* [Task goal]
Copy out every line exactly as given.
-- BEGIN Excerpted records --
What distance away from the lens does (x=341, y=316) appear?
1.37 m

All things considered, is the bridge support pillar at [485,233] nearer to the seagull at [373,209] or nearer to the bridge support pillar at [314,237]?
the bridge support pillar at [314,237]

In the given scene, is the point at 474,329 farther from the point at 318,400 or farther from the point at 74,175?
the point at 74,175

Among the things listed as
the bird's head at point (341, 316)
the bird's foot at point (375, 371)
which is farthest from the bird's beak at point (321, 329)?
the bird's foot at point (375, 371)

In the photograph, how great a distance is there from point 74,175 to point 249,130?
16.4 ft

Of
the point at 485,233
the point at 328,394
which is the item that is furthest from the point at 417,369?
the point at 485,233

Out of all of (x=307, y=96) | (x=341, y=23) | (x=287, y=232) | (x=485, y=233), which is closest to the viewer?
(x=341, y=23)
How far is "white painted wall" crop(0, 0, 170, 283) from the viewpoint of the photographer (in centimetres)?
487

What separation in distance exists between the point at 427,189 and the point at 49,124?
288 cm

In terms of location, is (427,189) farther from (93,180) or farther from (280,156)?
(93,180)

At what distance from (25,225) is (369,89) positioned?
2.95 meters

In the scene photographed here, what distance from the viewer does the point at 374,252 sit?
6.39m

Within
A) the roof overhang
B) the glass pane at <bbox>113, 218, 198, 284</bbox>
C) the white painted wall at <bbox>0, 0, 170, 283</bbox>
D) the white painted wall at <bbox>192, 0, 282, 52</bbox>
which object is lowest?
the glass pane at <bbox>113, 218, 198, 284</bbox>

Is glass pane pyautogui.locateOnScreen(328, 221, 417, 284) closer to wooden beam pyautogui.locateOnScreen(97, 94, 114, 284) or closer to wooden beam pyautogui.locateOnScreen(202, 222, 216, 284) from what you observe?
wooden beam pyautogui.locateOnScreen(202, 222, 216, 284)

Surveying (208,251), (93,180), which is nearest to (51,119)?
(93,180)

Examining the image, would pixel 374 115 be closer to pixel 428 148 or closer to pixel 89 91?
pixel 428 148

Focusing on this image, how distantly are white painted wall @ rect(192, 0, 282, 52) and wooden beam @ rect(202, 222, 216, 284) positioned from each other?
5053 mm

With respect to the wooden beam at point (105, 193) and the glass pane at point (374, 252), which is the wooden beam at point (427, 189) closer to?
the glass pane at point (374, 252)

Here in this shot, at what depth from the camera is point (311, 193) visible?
-- END Excerpted records --
* [Solution below]
What distance away from the lens does (x=341, y=316) appear?
1.37 m

All things considered, is the bridge support pillar at [485,233] nearer to the seagull at [373,209] or nearer to the bridge support pillar at [314,237]?
the bridge support pillar at [314,237]

In the given scene, is the point at 474,329 farther from the point at 318,400 or farther from the point at 74,175?
the point at 74,175

Among the things listed as
the bird's head at point (341, 316)
the bird's foot at point (375, 371)
which is farthest from the bird's beak at point (321, 329)?
the bird's foot at point (375, 371)

In the photograph, how great a distance is there from point 74,175 to point 249,130?
16.4 ft

Of
the point at 485,233
the point at 328,394
which is the item that is furthest from the point at 417,369?
the point at 485,233

Out of all of (x=307, y=96) | (x=341, y=23) | (x=287, y=232) | (x=485, y=233), which is closest to the viewer?
(x=341, y=23)
How far is "white painted wall" crop(0, 0, 170, 283) from the viewpoint of the photographer (in centimetres)?
487

What separation in distance exists between the point at 427,189 and the point at 49,124?
288 cm

In terms of location, is (427,189) farther from (93,180) or farther from (280,156)?
(93,180)

At what distance from (25,225) is (369,89) positioned?
2.95 meters

In the scene photographed here, what distance from the viewer does the point at 374,252 sit?
6.39m

Within
A) the roof overhang
B) the glass pane at <bbox>113, 218, 198, 284</bbox>
C) the white painted wall at <bbox>0, 0, 170, 283</bbox>
D) the white painted wall at <bbox>192, 0, 282, 52</bbox>
which object is lowest?
the glass pane at <bbox>113, 218, 198, 284</bbox>

Is glass pane pyautogui.locateOnScreen(328, 221, 417, 284) closer to wooden beam pyautogui.locateOnScreen(97, 94, 114, 284) or closer to wooden beam pyautogui.locateOnScreen(202, 222, 216, 284) from what you observe?
wooden beam pyautogui.locateOnScreen(202, 222, 216, 284)

Surveying (208,251), (93,180), which is nearest to (51,119)?
(93,180)

Examining the image, would pixel 374 115 be closer to pixel 428 148 or closer to pixel 89 91?
pixel 428 148

Focusing on this image, how distantly are white painted wall @ rect(192, 0, 282, 52) and wooden beam @ rect(202, 222, 216, 284) positioned from each other?
5053 mm

With respect to the wooden beam at point (105, 193) and the glass pane at point (374, 252), which is the wooden beam at point (427, 189) closer to?
the glass pane at point (374, 252)

Here in this shot, at what depth from the camera is point (311, 193) visible?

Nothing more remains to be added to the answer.